# READING PASSAGE

● ● ● ● ● ● ●

- When I'm being tailgated doing more than the speed limit in the passing lane, I will slow down and match the speed of the car in the right lane. You’re welcome.
- You know a young child is off the chart mad when you find your slippers with several Legos in them.
- The term, “galoshes” is woefully underused in today’s society.
- Some people don't like this list as a top ten list.
- I've decided my wife's response of "K" to my texts means that I need more potassium.
- Female lumberjacks are called "lumberjills", and that just makes me giggle more than it should because my committee yells, “ ** wink, wink, nudge, nudge** Aren’t they all?”
- As I get older, the more I realize there is no recovering from an hour of sleep in a night. You eventually just feel less bad. Studies show this sleep pattern can lead to a premature death. My sleepy deprived response is “no kidding”.
- According to my oldest, you can “base jump” off the bottom step of our stairs – but you have to extend your arms and legs just “so” for it to count.
- A coworker builds full scale R2-D2s – no I haven’t helped him……yet.
- The computer game, Madden Football, has predicted the correct result of the Super Bowl 80% of the time. It is predicting a final OT score for this year 31-28 and my friends in Seattle will be disappointed. I hope they are more disappointed Sunday.
- Conversely an ape in a Utah zoo has correctly picked 7 straight Super Bowl Champions. Teddy Bear the Porcupine in a Dallas based zoo has picked the past two super bowl winners. Both Eli the ape and Teddy picked the Seahawks for this Sunday’s game. Animals are stupid.

● ● ● ● ● ● ●

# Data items
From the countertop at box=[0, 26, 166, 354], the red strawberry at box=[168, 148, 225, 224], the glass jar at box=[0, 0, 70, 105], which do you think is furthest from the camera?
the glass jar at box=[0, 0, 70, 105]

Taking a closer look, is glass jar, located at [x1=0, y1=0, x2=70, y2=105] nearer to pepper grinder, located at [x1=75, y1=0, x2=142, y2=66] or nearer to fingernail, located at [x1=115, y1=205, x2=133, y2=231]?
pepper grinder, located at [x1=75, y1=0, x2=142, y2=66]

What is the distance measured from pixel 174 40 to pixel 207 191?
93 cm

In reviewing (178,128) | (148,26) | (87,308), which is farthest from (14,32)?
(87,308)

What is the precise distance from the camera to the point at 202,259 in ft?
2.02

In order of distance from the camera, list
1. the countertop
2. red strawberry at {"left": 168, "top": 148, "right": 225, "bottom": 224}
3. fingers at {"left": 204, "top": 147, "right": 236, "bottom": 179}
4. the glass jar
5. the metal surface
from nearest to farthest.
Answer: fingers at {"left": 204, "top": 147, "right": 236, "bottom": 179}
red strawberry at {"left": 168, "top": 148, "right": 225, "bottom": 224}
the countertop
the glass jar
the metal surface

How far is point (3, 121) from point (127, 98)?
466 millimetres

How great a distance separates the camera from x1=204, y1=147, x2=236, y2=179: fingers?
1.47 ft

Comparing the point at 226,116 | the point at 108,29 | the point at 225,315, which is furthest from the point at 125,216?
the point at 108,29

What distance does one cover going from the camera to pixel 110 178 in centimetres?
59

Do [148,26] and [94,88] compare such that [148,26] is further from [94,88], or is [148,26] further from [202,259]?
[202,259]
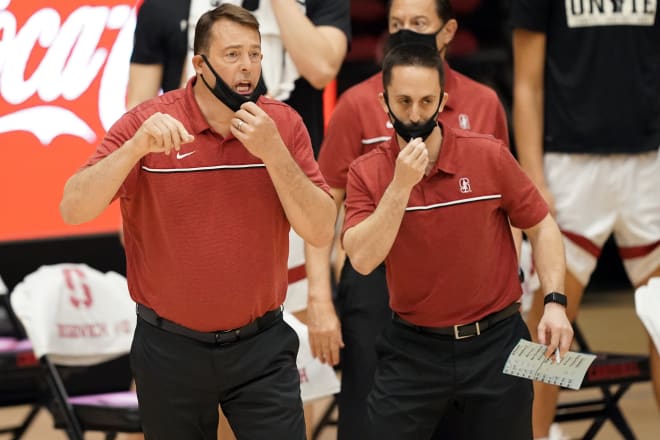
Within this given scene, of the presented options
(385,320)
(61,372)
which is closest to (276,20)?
(385,320)

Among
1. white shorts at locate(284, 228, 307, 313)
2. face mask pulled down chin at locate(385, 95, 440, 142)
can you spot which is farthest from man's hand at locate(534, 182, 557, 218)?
face mask pulled down chin at locate(385, 95, 440, 142)

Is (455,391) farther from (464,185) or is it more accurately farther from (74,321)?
(74,321)

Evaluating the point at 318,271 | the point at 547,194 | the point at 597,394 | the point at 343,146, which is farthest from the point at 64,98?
the point at 597,394

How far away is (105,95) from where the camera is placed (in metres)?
6.29

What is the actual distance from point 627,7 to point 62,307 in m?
2.72

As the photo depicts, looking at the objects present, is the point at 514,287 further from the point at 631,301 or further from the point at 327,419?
the point at 631,301

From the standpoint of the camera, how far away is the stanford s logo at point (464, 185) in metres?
3.95

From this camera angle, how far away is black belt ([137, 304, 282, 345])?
3.72 m

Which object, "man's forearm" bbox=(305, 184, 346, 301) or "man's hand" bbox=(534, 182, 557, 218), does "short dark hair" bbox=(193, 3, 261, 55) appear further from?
"man's hand" bbox=(534, 182, 557, 218)

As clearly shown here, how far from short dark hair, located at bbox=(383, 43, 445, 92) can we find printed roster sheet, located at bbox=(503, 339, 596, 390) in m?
0.87

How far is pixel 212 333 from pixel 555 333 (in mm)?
1039

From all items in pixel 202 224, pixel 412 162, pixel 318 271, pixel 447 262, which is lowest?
pixel 318 271

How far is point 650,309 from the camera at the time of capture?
4555 millimetres

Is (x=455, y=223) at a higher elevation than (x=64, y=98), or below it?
below
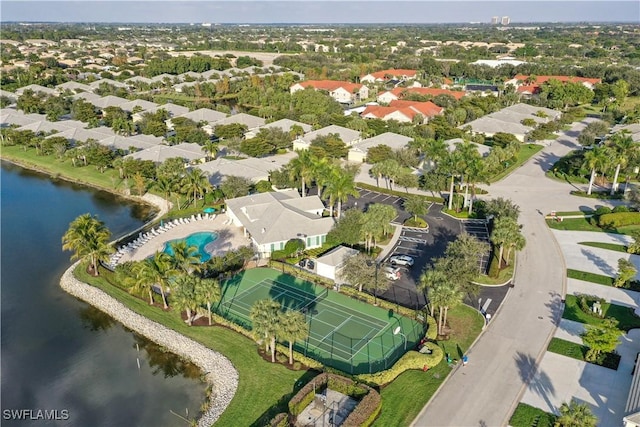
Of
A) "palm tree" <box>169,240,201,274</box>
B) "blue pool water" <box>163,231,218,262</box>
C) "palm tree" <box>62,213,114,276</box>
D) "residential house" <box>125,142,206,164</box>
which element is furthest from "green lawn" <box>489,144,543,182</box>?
"palm tree" <box>62,213,114,276</box>

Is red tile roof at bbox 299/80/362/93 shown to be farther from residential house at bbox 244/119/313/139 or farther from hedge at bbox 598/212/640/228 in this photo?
hedge at bbox 598/212/640/228

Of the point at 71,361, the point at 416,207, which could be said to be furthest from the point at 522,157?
the point at 71,361

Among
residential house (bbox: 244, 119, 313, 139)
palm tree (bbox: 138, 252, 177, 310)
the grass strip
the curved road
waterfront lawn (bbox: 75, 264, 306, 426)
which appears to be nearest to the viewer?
the curved road

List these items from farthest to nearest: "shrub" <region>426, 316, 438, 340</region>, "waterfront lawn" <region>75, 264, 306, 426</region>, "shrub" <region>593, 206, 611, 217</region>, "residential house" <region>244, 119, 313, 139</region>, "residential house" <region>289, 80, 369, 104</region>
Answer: "residential house" <region>289, 80, 369, 104</region>
"residential house" <region>244, 119, 313, 139</region>
"shrub" <region>593, 206, 611, 217</region>
"shrub" <region>426, 316, 438, 340</region>
"waterfront lawn" <region>75, 264, 306, 426</region>

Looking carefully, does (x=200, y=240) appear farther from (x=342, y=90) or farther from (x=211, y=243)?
(x=342, y=90)

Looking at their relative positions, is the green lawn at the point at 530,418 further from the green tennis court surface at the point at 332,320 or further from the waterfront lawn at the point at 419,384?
the green tennis court surface at the point at 332,320

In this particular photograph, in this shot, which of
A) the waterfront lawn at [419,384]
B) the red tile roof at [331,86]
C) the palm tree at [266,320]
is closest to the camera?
the waterfront lawn at [419,384]

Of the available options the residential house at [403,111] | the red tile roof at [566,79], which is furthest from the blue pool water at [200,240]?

● ● ● ● ● ● ●

# TASKS TO COMPLETE
1. According to the list, what are female lumberjacks called?
2. Duplicate the part of the list that begins at the words "- You know a" and stops after "in today’s society.".

# ANSWERS FOR THIS EXERCISE
1. Lumberjills.

2.
- You know a young child is off the chart mad when you find your slippers with several Legos in them.
- The term, “galoshes” is woefully underused in today’s society.